The dictionary meaning of corruption is “impairment of integrity, virtue or moral principle”. Its synonyms are “depravity, decay, decomposition”. In further elaboration, corruption has been described as “a departure from the original or what is pure or correct”. In order to charge a person with corruption it is necessary to refer to what is considered to be correct or based on virtue or moral principles. In many respects it is subjective. However, when society has laid down certain rules, procedures or norms, a deviation from that would be corruption. For example, when law lays down that a public servant shall not take illegal gratification, any recourse to bribery will be corruption. In this case it is objective and anyone indulging in such a practice will be subject to the punishment provided by law.
We in India fully understand what is corruption and when a corrupt practice has been committed. The problem is to prevent such corruption and to punish the culprit. In recent times this has been made more difficult because corruption has become all-pervasive. It has affected all sections of public servants at all levels. The number of people who object to corruption have become less and less. The sheer volume of corruption and the increasing number of corrupt people have made it well nigh impossible to prevent or control corruption. The problem has been accentuated by social acceptability of corruption in some cases.
Some incipient corruption was there even in ancient times. Many of these were not easily detectable. Chanakya said that “just as fish moving under water cannot be possibly found out either as drinking or not drinking water, so government servants employed in government work cannot be found out while taking money for themselves”. However, ways and methods are now available for detecting such crimes.

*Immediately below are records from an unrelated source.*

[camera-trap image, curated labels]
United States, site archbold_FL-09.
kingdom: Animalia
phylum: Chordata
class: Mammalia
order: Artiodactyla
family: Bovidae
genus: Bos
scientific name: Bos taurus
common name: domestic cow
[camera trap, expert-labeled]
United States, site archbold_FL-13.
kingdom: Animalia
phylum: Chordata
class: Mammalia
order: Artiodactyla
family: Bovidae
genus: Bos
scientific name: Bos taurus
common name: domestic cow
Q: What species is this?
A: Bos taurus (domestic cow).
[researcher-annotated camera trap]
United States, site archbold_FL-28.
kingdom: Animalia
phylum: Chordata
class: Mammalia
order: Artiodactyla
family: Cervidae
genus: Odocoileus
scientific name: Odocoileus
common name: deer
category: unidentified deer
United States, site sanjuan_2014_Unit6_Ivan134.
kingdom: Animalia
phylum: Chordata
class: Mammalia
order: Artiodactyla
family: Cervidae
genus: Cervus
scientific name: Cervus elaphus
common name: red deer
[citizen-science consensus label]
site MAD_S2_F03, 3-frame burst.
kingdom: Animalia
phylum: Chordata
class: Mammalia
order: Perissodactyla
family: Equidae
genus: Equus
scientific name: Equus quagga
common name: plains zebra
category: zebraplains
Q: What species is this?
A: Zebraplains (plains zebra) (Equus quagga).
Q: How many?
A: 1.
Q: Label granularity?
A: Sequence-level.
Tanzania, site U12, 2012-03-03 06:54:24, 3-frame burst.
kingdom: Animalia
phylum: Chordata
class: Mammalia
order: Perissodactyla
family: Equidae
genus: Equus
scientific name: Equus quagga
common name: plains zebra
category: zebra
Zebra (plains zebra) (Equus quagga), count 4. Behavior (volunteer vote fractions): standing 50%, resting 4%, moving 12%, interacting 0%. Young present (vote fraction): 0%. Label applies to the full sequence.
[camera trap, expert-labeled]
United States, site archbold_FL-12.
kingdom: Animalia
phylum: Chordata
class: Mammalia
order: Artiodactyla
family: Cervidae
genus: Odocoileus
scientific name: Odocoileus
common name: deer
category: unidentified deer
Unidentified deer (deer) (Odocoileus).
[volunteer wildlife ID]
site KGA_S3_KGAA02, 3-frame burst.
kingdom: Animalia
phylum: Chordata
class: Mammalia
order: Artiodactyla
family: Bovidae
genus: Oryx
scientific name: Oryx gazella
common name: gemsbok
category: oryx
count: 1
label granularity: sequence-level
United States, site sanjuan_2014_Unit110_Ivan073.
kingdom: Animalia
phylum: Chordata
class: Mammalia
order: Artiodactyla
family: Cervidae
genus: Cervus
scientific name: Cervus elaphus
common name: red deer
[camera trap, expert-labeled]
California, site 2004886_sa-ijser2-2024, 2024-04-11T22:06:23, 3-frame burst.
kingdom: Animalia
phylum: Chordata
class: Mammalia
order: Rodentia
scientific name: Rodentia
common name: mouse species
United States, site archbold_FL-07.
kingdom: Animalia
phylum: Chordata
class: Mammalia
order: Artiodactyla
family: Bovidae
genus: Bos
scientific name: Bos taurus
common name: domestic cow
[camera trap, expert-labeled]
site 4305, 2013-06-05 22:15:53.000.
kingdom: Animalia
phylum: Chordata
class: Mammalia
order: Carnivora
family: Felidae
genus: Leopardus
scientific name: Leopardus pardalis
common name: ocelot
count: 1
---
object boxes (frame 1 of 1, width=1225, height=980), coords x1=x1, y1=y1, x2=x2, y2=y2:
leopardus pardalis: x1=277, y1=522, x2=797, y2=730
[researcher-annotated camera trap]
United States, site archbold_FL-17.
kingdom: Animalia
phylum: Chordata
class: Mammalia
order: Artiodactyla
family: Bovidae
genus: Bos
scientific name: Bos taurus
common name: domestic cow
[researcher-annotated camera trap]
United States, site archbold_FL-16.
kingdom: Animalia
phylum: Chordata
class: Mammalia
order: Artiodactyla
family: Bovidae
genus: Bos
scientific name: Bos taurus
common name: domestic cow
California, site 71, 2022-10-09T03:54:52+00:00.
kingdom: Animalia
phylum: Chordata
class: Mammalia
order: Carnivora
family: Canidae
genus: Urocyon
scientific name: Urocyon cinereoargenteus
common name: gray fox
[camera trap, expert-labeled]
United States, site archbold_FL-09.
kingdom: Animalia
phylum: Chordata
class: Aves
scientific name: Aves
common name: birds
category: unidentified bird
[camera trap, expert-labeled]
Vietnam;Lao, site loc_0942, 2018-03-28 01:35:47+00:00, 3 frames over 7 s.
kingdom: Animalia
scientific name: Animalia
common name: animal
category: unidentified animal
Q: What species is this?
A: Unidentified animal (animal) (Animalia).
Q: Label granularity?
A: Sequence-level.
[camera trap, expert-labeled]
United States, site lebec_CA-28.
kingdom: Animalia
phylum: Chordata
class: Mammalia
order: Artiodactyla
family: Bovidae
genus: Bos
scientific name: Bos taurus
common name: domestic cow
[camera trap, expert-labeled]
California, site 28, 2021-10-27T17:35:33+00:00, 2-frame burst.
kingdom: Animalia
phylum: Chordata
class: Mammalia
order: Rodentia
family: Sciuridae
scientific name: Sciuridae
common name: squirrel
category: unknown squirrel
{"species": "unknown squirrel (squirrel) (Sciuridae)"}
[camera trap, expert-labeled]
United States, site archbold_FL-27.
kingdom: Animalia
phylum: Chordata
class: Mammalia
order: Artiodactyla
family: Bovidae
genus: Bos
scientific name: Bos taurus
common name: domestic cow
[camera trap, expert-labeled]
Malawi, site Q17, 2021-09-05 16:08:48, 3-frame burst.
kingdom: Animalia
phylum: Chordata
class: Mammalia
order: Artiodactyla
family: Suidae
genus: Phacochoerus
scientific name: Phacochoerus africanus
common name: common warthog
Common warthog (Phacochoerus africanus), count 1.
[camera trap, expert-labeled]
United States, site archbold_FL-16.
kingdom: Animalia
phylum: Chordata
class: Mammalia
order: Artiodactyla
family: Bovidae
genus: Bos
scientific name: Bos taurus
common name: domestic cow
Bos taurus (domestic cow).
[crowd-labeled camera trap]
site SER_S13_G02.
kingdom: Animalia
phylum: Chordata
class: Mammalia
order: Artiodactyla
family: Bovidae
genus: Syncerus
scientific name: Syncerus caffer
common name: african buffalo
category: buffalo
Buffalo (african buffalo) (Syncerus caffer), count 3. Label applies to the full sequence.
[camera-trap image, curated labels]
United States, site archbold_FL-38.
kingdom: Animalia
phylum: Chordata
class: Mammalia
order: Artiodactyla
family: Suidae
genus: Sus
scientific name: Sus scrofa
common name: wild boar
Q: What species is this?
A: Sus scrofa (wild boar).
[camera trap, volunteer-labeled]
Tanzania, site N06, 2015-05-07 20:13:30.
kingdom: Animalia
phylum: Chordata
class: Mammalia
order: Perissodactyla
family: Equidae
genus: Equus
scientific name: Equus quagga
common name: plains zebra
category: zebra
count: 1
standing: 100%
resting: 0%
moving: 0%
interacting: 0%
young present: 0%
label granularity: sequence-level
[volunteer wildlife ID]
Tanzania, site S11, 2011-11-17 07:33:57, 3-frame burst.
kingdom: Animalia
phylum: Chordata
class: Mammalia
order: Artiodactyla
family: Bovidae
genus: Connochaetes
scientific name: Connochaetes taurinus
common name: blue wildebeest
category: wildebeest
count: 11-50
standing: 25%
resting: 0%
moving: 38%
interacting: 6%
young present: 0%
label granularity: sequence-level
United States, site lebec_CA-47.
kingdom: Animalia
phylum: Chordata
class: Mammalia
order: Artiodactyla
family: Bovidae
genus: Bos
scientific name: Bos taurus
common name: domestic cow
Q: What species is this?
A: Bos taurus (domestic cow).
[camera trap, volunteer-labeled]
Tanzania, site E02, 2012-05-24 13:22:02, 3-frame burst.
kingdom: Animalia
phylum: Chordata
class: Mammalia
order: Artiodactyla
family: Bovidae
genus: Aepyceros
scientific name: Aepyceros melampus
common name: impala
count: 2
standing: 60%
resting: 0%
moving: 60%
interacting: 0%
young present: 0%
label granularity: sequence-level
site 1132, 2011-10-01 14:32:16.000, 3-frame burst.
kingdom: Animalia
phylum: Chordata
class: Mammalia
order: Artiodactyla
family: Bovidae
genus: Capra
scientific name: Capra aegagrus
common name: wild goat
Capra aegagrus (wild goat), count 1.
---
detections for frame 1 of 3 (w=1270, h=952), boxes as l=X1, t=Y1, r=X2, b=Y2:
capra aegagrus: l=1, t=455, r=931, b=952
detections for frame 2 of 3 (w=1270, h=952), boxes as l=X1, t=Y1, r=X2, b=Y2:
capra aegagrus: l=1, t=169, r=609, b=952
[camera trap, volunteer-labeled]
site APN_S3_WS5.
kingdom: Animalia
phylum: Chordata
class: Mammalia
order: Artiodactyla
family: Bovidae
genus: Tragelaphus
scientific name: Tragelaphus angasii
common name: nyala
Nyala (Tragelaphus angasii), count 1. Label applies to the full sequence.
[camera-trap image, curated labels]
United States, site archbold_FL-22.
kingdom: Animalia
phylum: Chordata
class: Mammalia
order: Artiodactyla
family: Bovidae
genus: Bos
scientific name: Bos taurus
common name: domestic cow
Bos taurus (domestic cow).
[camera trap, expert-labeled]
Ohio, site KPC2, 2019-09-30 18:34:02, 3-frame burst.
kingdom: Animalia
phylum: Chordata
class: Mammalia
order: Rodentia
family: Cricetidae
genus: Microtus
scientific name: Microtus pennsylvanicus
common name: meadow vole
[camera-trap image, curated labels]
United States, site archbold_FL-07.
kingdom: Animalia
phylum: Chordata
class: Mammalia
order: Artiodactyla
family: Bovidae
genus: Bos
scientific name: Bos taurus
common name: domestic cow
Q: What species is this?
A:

It is since the Second World War that corruption has proliferated in India. This is because the controls and the quotas introduced during the War spawned a section of government servants who misused their positions and indulged in corruption to make illegal money for themselves. Moreover, greed has increased so that everyone has started hankering after more and more goods and services for their own consumption. Since they were unable to obtain these out of their legitimate incomes, they searched out ways to augment their incomes. An easy way discovered by them was to go for illegal gratification.
Fifty years ago, life was relatively simple. People’s needs were limited. Culturally, Indians espoused the value of reticence. They feared that over- indulgence and immoral greed would bring retribution in the shape of punishment either in this world or in the next. These have now changed. Conspicuous consumption and the urge to compete with neighbours have become all-pervasive. Today, bribes have to be paid not only for wrongdoing but also for getting the right thing done at the right moment. This is where society has failed collectively.
Many institutions have been set up both at the Centre and in the States to deal with the menace of corruption. The Central Vigilance Commission and the Central Bureau of Investigation have been set up at the Federal level. Similar organizations have been set up at the State level. In many places, civil society has been active, and different types of organizations have been set up by them at different levels. Prosecutions have been initiated against many corrupt officials. Punishments have also been meted out in some cases. It has been observed, however, that proving corruption cases is a Herculean task. The number of cases ending in conviction is minuscule. Even judicial activism has failed in many cases. Only a revolutionary transformation of social values and all-out civil society activism can save society from corruption.
It is against this milieu that the duties and responsibilities of the younger generation must be considered. It is believed that young people are free from any pre-conceived ideas. Being in an impressionable age, they can be easily inculcated with the old values. If the youths are motivated and trained properly in course of time, they will become a force against corruption.
But many people feel frustrated because some of our youths start corrupt practices at a very early age. For example, some youths join the youth wings of one or the other political party not because they believe in the ideology of that party but because they are lured by monetary gains. What is more reprehensible is the fact that these political parties provide for augmentation of the pocket money of youths who are useful to those parties.
The Indian society believed that students should concentrate on studies and should not dissipate their energies on other matters. But the distractions of modern times have become so great that youths are attracted by bars, discotheques and Facebook much more than by libraries, sports fields and gymnasiums. There was a time when youths responded to the clarion call given by Mahatma Gandhi and joined the freedom movement. They were attracted by ideology. Today, the number of youths joining such noble causes is not many. Even Anna Hazare’s fight against corruption could not draw many young people.
I personally feel, however, that all is not lost. There are still a large number of youths who become scientists, artists, administrators, professionals and teachers. They learn the essentials of their trade the hard way. These youths imbibe the values of perseverance, hard work and excellence in the pursuit of knowledge. They become enlightened citizens. They are the followers of role models such as APJ Abdul Kalam. The civil society must concentrate on these youths and start a campaign to eradicate corruption from India’s body politic.